Department of English
Visiting Scholars
The English Department Visiting Scholars provide Grand Valley students with the opportunity to actively engage with the voices who are shaping English Language and Literature studies.
Nuala Ní Dhomhnaill, 2011
Nuala Ní Dhomhnaill has published extensively and her works include poetry collections, children’s plays, screenplays, anthologies, articles, reviews and essays. Her other works include Féar Suaithinseach (1984); Feis (1991), and Cead Aighnis (2000). Ní Dhomhnaill's poems appear in English translation in the dual-language editions Rogha Dánta/Selected Poems (1986, 1988, 1990); The Astrakhan Cloak (1992), Pharaoh's Daughter (1990), The Water Horse (2002), and The Fifty Minute Mermaid (2007). Selected Essays appeared in 2005.
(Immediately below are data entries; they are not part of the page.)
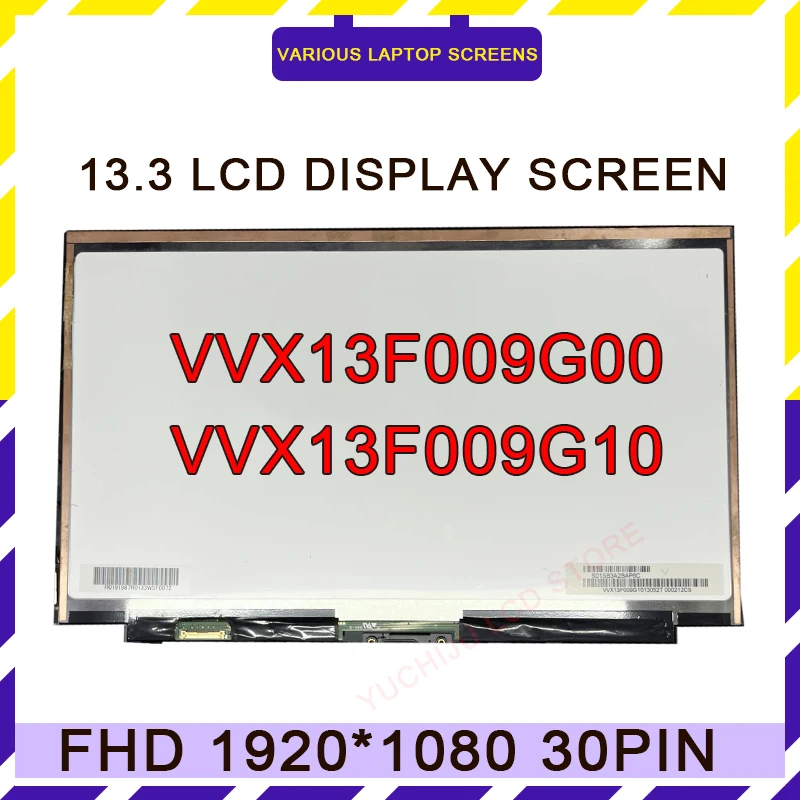 Оригинальный Новый 13-дюймовый IPS 1920*1080 для ноутбука Sony SVP132 VVX13F009G00, стандартный для VVX13F009G10, ЖК-экран, светодиодный дисплей, матовый eDP 3 Оригинальный Новый 13-дюймовый IPS 1920*1080 для ноутбука Sony SVP132 VVX13F009G00, стандартный для VVX13F009G10, ЖК-экран, светодиодный дисплей, матовый eDP 3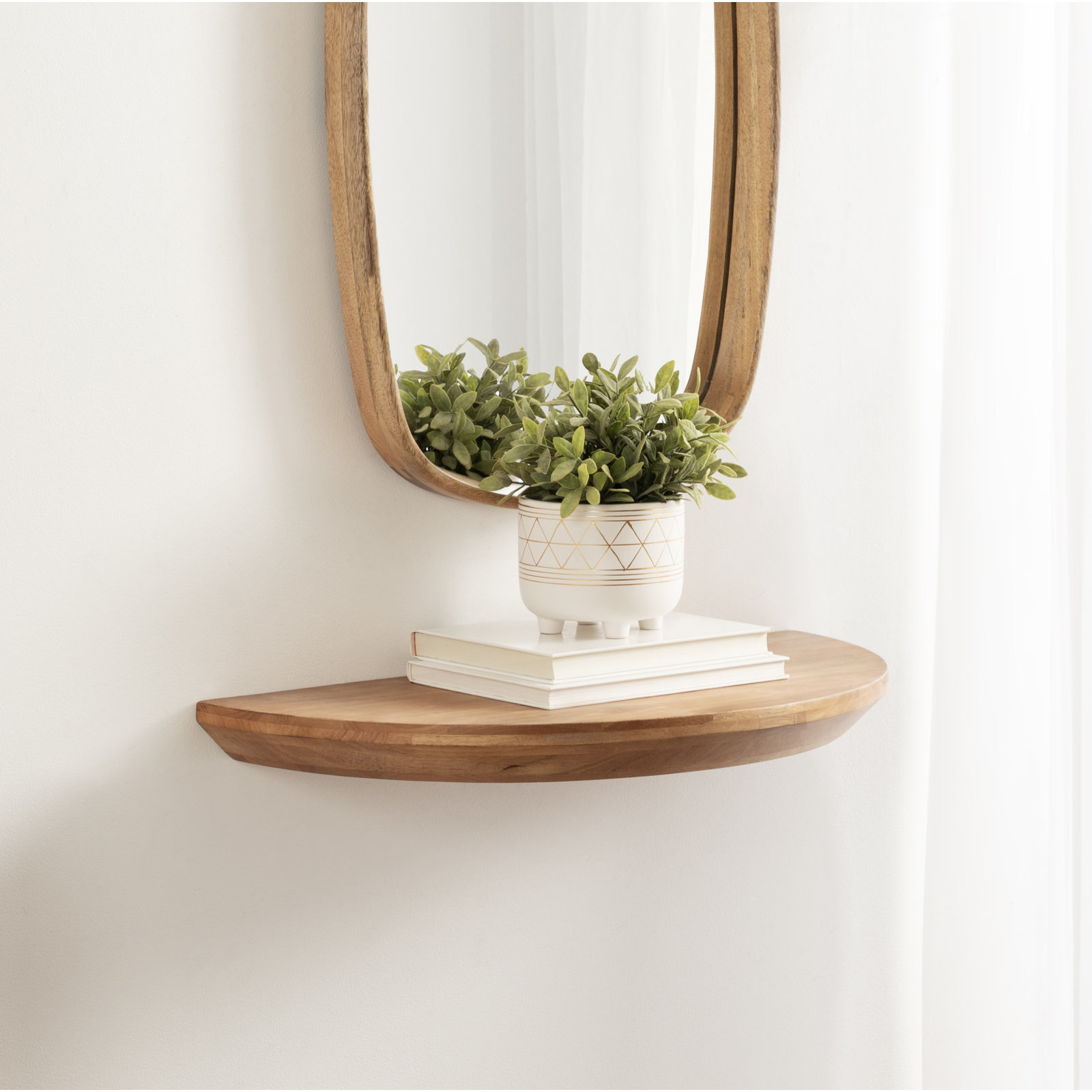 Canvey Floating Shelf, 2.25" H x 28" W x 14" D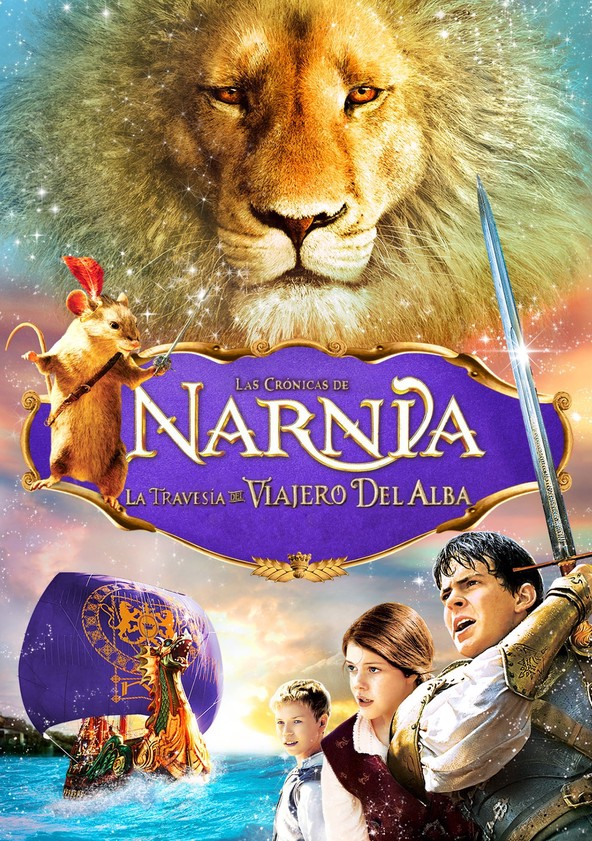 película Las crónicas de Narnia: La travesía del viajero del alba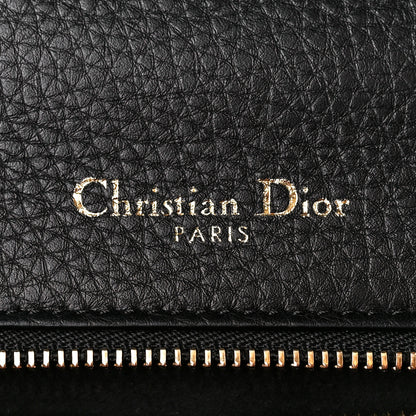 Christian Dior Grained Calfskin Small Diorama Flap Bag Black 6 of 11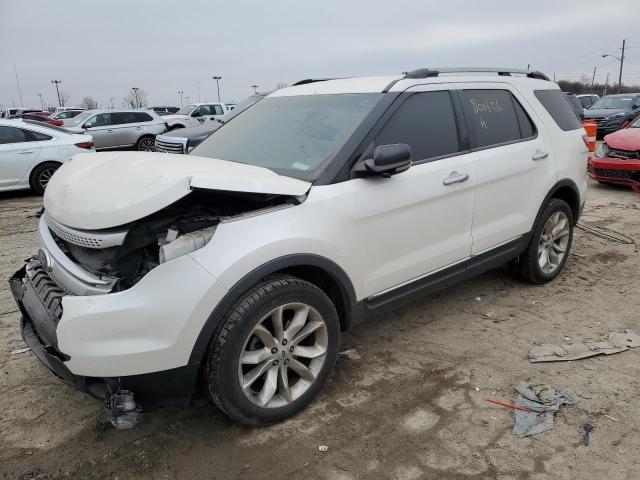 2012 FORD EXPLORER XLT, 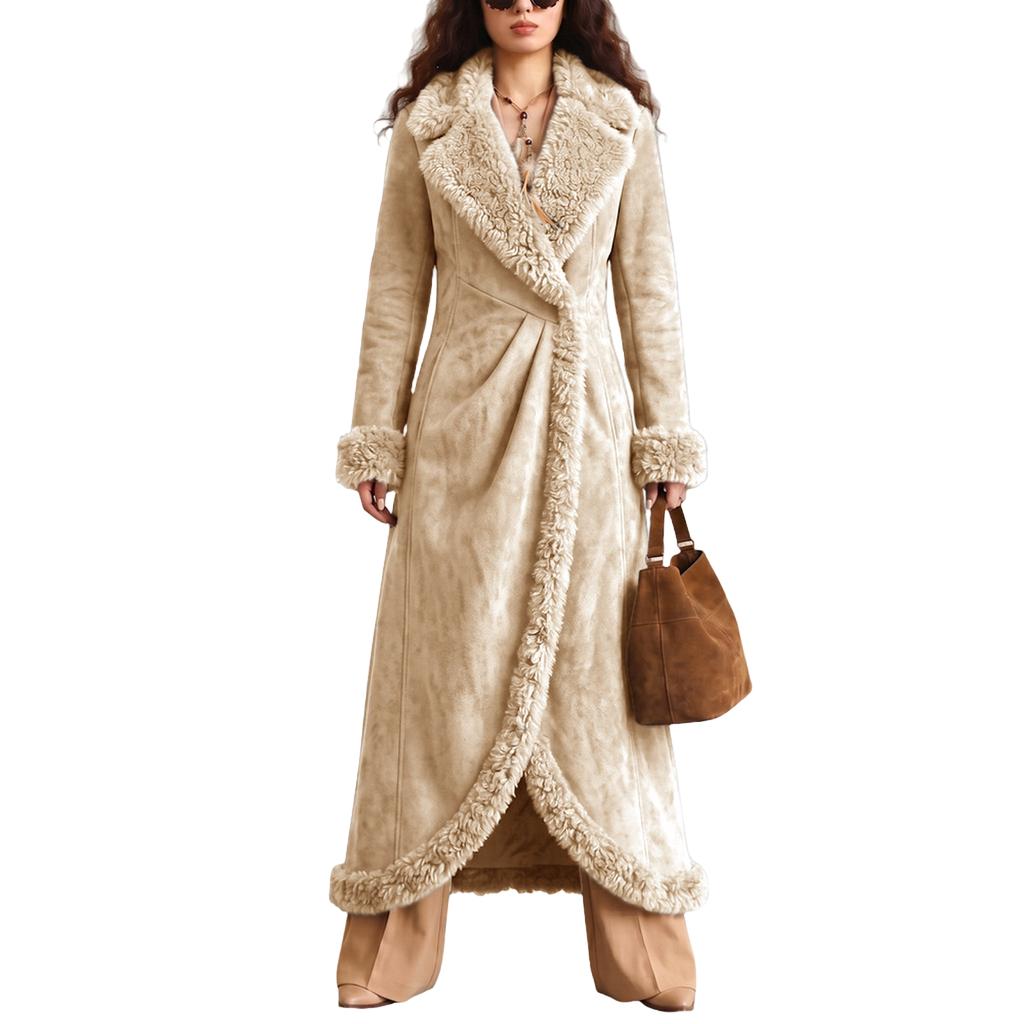 Asymmetrische Winterjas voor Dames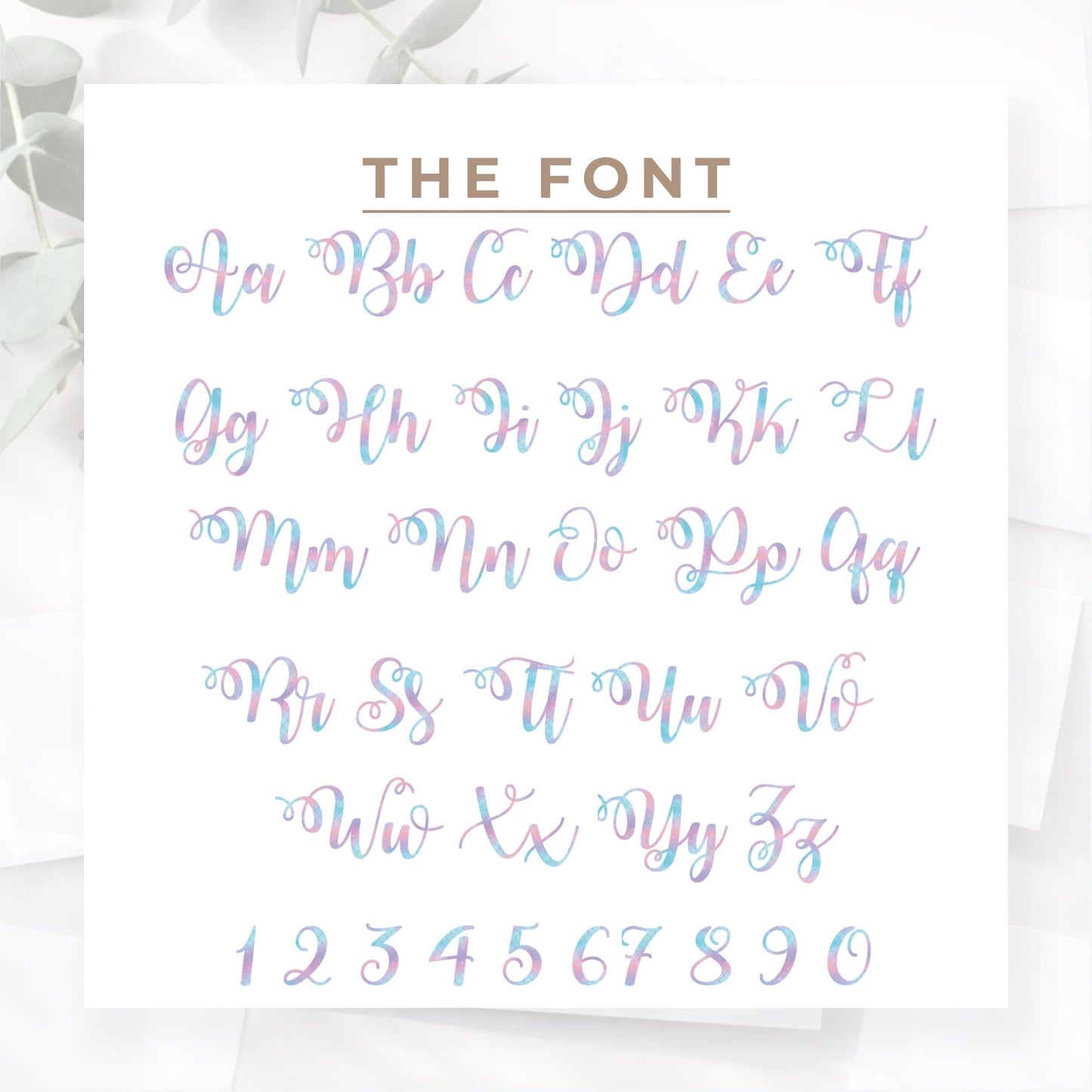 Personalised Mermaid Name Sticker | Custom Kids Name Decal Waterproof Pastel Rainbow Vinyl Bottle Label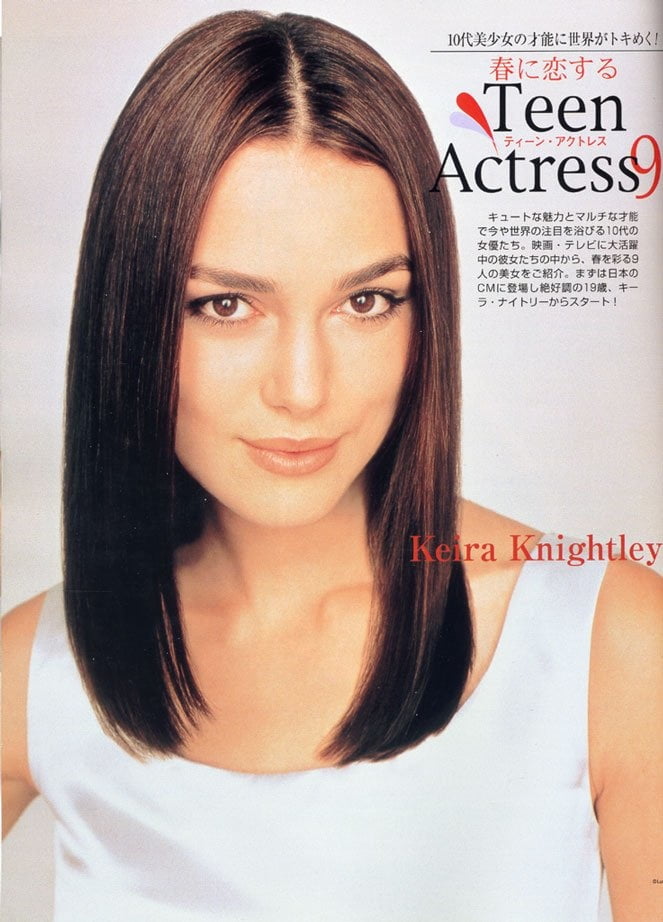 Keira Knightley my ideal woman is flat chestest volume 2.
 #96835390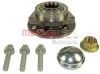 Radlagersatz Vorderachse METZGER AUTOTEILE WM 3619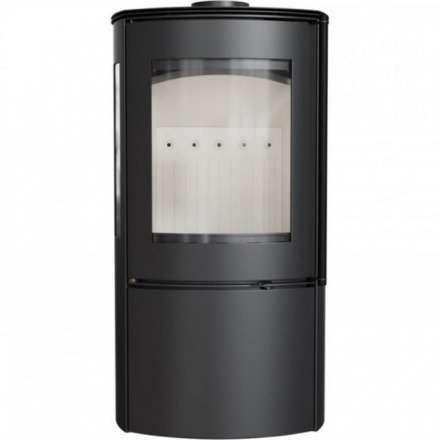 Купить Печь-камин Kratki Falcon 9 View стальной в интерьере в Бобруйске Амазонка бай фото в Бобруйске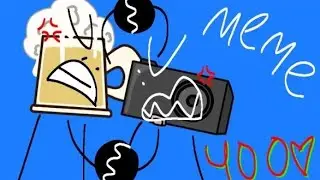 &/меме на 400пд💞/Б.И.З.Ч.Т-пиво, ф.ап.(анимация flipaclip)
Professor Anne Curzan is Associate Professor in the Department of English at the University of Michigan. She also has faculty appointments in the Department of Linguistics and the School of Education. Professor Curzan currently serves as Director of the English Department Writing Program and Co-Director of the Joint Ph.D. Program in English and Education. She received the University's Henry Russel Award for 2007, as well as an Arthur F. Thurnau Professorship. In addition to her teaching, research, and administrative posts in the English Department, Professor Curzan is co-editor of the Journal of English Linguistics. She and her co-author Lisa Damour also run T.A. training workshops around the country.
Jamaica Kincaid, 2007
Born in Antigua, Kincaid left the island at the age of 17 to become an au pair in New York (she refers to this job as when she was a “servant”). She went on to university in New Hampshire, but returned to Manhattan where Kincaid started out writing in The Village Voice and Ingenue. Eventually she became a New Yorker staff writer. Her short stories from The New Yorker later turned into longer works such as Annie John or became part of her collection entitled At the Bottom on the River, for which she won the Morton Dauwen Zabel Award from the American Academy and Institute of Arts. Kincaid was elected to the American Academy of Arts and Letters in 2004. She has been a visiting professor at Harvard University since 1992.